Sobre o teor da história, a lembrança que carrega, vagarosa, incessante trajetória, a sucessão dos fatos. As águas que se renovam corrente, os pés da menina, suas raízes, as árvores que dela ramificam o mundo, seus frutos. Os pés descalços em contato com o riacho, cristalino retrato, a imagem sobre o leito feito um manto, de passagem, o fluxo ininterrupto ouve o som? Por certo, não haveria tanto deserto. O íntimo sobressaído do corpo do riacho exposto, feito caminho de veias abertas, na época das nossas secas.

A menina do olho espelha a face do riacho.

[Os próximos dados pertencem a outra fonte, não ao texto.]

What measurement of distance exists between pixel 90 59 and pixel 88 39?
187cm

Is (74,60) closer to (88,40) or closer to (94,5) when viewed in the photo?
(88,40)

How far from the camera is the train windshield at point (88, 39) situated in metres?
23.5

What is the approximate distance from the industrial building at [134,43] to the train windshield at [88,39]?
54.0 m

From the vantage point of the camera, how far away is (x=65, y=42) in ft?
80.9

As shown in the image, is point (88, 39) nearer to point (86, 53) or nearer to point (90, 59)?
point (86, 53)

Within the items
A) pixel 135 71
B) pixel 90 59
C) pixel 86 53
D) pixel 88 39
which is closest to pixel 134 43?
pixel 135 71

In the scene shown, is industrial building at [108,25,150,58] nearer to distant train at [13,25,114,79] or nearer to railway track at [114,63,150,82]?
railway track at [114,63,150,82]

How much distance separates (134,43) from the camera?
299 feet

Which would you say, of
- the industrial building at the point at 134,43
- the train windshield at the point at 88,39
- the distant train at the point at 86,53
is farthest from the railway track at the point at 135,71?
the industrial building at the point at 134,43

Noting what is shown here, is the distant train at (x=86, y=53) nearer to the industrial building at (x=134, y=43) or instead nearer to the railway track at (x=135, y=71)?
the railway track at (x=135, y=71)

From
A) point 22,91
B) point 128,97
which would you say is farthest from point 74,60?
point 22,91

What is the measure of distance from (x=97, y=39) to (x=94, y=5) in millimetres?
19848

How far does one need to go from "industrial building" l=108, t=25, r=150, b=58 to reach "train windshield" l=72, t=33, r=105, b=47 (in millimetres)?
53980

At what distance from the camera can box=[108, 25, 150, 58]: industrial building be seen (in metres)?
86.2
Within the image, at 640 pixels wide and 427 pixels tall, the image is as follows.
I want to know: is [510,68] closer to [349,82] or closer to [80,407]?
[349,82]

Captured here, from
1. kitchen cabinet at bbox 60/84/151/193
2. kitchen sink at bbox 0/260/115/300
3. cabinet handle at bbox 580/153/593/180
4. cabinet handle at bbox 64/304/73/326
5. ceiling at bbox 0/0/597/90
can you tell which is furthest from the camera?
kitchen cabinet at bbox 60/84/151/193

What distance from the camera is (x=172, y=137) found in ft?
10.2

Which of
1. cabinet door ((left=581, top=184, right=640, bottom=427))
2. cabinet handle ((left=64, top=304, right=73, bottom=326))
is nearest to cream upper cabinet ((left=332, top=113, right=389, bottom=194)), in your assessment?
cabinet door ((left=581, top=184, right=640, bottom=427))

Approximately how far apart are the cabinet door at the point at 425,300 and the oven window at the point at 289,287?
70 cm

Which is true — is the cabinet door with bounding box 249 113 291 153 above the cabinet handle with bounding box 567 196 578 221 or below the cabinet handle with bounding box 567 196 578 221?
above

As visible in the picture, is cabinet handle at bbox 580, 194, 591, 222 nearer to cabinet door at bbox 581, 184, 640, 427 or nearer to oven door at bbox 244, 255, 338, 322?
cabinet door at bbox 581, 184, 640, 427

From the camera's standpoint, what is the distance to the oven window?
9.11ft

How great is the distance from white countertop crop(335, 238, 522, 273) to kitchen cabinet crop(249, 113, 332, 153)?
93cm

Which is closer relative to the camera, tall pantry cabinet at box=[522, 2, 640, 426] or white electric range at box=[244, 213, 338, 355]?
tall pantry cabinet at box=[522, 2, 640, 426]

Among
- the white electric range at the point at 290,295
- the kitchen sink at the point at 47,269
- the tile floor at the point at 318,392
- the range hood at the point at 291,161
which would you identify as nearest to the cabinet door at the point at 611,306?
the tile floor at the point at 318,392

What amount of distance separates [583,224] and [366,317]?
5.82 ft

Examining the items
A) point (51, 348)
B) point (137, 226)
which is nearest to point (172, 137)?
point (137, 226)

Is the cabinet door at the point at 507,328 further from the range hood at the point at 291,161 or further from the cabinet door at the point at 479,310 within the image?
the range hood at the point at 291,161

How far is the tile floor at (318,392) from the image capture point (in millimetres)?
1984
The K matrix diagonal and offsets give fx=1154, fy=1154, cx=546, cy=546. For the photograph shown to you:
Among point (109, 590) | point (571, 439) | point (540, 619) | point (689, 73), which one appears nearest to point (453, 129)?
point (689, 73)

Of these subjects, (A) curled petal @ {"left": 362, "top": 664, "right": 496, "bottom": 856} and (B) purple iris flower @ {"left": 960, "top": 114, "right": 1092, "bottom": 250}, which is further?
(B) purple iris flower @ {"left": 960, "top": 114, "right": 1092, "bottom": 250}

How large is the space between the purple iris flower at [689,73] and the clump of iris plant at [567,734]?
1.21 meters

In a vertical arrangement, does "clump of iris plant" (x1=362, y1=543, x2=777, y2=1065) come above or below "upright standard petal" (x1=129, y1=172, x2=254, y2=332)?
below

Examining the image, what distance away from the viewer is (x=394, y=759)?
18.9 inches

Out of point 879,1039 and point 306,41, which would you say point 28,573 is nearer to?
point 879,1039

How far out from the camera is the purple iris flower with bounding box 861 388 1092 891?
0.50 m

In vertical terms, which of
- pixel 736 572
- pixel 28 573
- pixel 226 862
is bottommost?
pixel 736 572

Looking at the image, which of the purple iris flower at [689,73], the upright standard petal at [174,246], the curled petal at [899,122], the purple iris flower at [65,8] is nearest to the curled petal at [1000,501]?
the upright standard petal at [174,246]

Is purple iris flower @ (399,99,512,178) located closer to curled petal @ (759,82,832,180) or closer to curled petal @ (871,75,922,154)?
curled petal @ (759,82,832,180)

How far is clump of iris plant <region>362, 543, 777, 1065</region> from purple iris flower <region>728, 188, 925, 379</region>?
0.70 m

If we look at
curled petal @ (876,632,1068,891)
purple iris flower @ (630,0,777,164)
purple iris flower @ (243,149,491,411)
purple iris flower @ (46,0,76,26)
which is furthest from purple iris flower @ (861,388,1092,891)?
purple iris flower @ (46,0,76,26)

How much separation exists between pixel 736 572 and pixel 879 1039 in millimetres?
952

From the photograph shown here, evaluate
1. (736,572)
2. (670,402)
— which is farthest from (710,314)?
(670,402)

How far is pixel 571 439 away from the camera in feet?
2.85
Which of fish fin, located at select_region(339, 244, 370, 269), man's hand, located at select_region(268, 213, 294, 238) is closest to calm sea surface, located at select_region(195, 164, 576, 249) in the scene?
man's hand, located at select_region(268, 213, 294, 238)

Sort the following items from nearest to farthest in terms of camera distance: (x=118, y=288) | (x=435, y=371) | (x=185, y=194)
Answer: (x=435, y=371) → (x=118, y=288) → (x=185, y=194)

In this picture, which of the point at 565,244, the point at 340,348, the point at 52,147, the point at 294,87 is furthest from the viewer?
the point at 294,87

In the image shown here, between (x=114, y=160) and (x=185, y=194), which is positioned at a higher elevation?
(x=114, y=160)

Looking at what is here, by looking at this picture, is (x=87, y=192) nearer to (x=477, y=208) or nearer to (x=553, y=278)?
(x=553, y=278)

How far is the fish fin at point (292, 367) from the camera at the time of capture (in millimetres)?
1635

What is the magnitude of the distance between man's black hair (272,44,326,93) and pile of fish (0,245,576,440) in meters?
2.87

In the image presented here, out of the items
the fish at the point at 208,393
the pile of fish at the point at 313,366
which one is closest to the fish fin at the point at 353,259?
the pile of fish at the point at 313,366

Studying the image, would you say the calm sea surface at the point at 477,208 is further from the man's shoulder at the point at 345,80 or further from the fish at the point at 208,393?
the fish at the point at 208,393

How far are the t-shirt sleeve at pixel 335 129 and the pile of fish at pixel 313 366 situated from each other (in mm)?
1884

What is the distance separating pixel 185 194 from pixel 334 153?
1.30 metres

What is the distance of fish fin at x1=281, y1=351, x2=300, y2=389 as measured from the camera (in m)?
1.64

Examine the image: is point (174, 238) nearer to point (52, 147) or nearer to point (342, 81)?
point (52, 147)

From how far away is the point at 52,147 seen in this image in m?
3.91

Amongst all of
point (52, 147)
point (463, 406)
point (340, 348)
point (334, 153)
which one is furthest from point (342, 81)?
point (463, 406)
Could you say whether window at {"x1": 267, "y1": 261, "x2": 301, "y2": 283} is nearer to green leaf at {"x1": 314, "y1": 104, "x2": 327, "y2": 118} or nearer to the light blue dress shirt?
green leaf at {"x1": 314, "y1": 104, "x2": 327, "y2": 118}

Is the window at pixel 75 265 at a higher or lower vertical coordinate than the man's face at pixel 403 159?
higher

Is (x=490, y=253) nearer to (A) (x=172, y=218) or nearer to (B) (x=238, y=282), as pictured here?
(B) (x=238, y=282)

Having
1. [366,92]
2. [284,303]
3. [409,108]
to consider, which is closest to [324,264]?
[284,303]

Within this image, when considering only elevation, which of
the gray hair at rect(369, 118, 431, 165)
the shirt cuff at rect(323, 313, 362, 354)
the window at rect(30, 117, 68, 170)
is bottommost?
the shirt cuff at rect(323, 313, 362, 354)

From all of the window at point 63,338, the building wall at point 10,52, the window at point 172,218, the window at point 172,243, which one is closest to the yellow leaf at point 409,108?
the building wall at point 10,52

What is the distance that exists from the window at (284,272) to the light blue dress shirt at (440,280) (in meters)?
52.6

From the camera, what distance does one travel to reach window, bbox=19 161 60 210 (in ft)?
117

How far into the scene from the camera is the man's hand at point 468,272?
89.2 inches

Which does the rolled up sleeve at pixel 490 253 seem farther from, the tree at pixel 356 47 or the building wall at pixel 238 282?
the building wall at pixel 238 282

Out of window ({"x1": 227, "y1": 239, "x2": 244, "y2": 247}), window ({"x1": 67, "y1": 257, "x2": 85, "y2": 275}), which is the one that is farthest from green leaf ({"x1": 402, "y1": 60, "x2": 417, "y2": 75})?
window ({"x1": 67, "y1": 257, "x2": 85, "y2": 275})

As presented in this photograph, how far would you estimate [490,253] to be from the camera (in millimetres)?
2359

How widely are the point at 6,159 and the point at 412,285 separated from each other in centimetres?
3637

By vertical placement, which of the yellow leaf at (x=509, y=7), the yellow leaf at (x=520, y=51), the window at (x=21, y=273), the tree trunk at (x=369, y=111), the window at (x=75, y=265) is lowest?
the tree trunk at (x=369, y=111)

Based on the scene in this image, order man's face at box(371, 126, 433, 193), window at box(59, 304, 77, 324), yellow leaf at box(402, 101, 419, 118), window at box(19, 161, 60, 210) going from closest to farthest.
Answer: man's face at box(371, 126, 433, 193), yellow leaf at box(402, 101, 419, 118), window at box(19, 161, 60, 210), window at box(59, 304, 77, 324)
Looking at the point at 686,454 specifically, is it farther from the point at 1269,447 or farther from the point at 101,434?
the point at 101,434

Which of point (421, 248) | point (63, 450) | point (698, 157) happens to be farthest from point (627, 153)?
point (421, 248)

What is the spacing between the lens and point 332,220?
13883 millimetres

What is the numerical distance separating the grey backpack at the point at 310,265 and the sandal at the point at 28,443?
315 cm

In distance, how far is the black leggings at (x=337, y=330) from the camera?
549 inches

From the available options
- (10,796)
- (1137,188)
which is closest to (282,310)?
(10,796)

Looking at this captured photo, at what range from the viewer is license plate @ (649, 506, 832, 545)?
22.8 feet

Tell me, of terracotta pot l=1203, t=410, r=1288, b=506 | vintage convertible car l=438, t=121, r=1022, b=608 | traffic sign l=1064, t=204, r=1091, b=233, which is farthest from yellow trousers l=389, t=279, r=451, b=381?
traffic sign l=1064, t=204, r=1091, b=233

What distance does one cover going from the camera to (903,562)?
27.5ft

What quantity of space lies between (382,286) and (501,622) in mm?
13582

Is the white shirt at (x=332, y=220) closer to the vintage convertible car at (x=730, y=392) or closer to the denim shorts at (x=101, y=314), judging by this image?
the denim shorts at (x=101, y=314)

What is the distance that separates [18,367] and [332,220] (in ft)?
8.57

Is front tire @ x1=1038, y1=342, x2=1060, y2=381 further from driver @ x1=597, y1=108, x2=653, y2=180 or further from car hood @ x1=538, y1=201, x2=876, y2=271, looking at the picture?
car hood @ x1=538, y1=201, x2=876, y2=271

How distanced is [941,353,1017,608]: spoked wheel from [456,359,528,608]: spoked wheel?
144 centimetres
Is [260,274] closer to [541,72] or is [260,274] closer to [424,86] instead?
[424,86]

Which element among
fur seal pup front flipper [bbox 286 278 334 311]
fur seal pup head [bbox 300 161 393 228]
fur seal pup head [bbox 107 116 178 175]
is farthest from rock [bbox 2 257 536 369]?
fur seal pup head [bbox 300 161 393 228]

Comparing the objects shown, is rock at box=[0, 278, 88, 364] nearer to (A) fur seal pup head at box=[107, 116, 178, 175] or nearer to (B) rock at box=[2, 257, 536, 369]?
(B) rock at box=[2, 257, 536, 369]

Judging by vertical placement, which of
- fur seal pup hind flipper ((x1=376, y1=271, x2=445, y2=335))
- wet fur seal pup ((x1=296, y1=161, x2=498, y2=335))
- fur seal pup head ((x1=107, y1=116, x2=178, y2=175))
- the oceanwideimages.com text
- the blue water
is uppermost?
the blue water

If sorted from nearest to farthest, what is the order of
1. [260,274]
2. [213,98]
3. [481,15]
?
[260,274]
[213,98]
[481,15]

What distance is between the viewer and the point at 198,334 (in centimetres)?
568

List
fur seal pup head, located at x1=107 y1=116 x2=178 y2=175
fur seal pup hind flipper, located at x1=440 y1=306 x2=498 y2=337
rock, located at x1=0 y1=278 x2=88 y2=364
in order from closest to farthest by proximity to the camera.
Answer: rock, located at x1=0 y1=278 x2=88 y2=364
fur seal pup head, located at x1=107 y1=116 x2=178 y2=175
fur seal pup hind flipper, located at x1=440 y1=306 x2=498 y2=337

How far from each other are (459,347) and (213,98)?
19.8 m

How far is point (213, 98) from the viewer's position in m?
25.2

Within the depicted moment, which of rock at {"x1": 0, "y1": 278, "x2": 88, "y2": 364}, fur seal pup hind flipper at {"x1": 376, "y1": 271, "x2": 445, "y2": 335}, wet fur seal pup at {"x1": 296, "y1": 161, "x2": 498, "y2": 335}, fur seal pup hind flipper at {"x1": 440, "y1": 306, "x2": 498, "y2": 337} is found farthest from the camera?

Através do reflexo ela se deixa levar pela corrente, passa a seguir o fluxo, como se o olho fosse o riacho e ela pudesse ir com ele abaixo, os pés depois o corpo, e para além do corpo animado movimento. O sentimento de pertencimento e fluidez, de uma vez, não há como ir contracorrente, por mais que ela tente. As águas circulam no corpo da terra que pulsa. E se por desleixo ele cessa? A menina do olho seca, mas seu íntimo o desbravaria por inteiro, se recolher não torna ninguém menor. Ouve o que ela diz? Palavras ao vento, o sopro, sua voz em movimento. Estás em si? Se sente muito e muito só?